Set task 1: Copy the image-based spatial reasoning listing below line for line, leaving out the picture.

Skip to content

universityofgalway-library/ocr_pipeline

Folders and files

NameName
Last commit message
Last commit date

Latest commit

 

History

48 Commits
 
 
 
 
 
 
 
 
 
 
 
 
 
 

Repository files navigation

Textract OCR Processing and File Sorting Script

This script automates the process of Optical Character Recognition (OCR) on images and organises the resulting files into appropriate directories. The script utilises AWS Textract for OCR and performs several key steps including configuration setup, image selection, OCR processing, and file sorting.

Features

  • Folder Verification: Ensures that all required folders are present and configured correctly using the CoreConfig class.
  • OCR Processing: Performs OCR on images located in the input folder using the TextractOCR class.
  • File Sorting: Organises the processed OCR output files into appropriate directories using the SortOCR class.

Image-based spatial reasoning data:
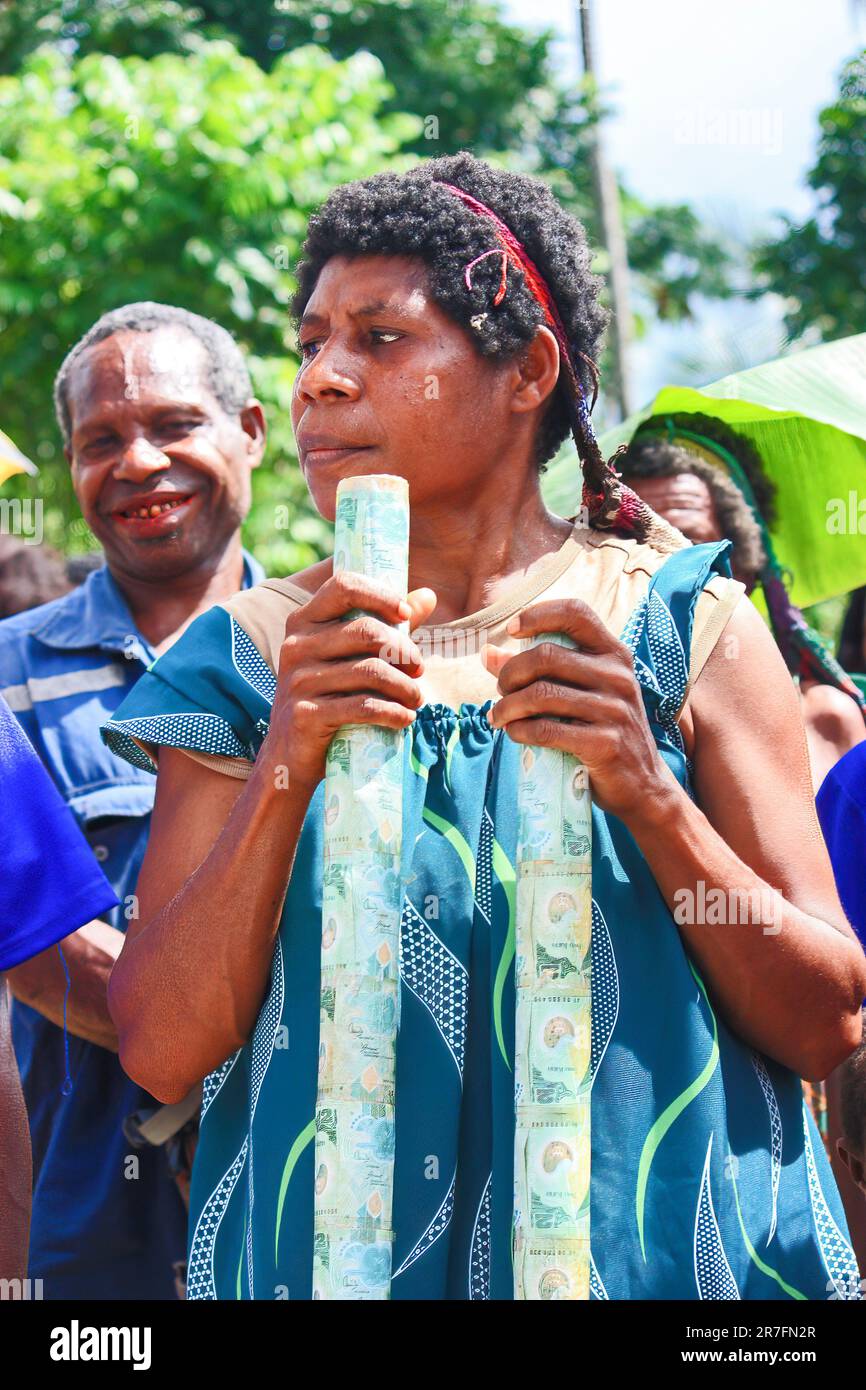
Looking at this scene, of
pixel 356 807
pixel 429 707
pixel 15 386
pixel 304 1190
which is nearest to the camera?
pixel 356 807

Set task 2: In the OCR script's page, which class sorts the processed OCR output files into directories?

Correct answer 1:
Looking at this scene, of
pixel 356 807
pixel 429 707
pixel 15 386
pixel 304 1190
which is nearest to the camera?
pixel 356 807

Correct answer 2: The SortOCR class.